Extracted records
########

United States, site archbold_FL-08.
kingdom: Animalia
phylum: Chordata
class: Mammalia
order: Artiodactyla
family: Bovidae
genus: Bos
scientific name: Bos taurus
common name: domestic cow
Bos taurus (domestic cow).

########

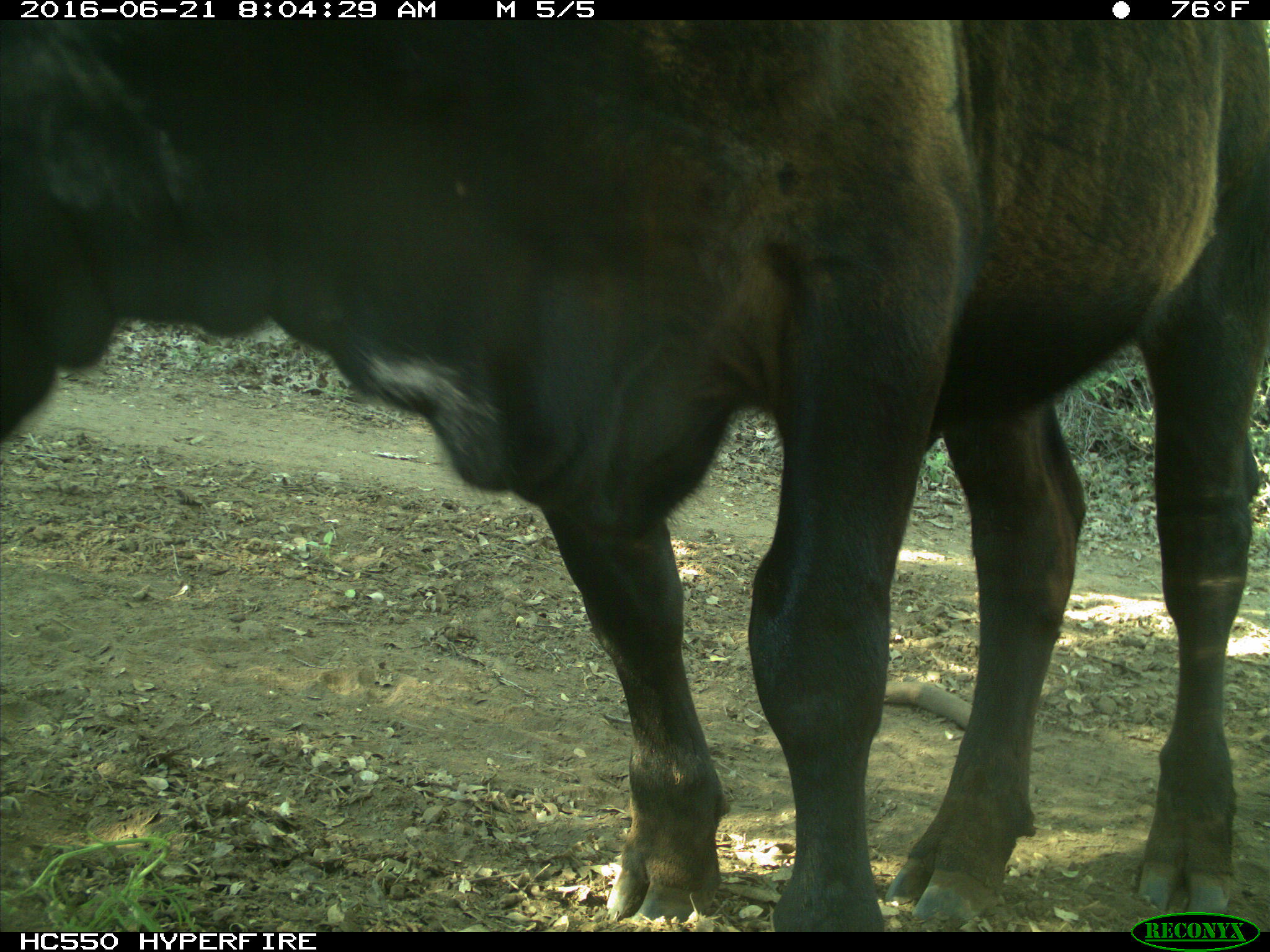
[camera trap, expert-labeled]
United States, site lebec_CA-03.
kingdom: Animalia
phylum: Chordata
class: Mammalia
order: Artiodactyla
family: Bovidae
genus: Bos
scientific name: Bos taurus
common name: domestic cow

########

What the task asks
In the listing above, find each line where "site" occurs and copy it.

Task answer
United States, site archbold_FL-08.
United States, site lebec_CA-03.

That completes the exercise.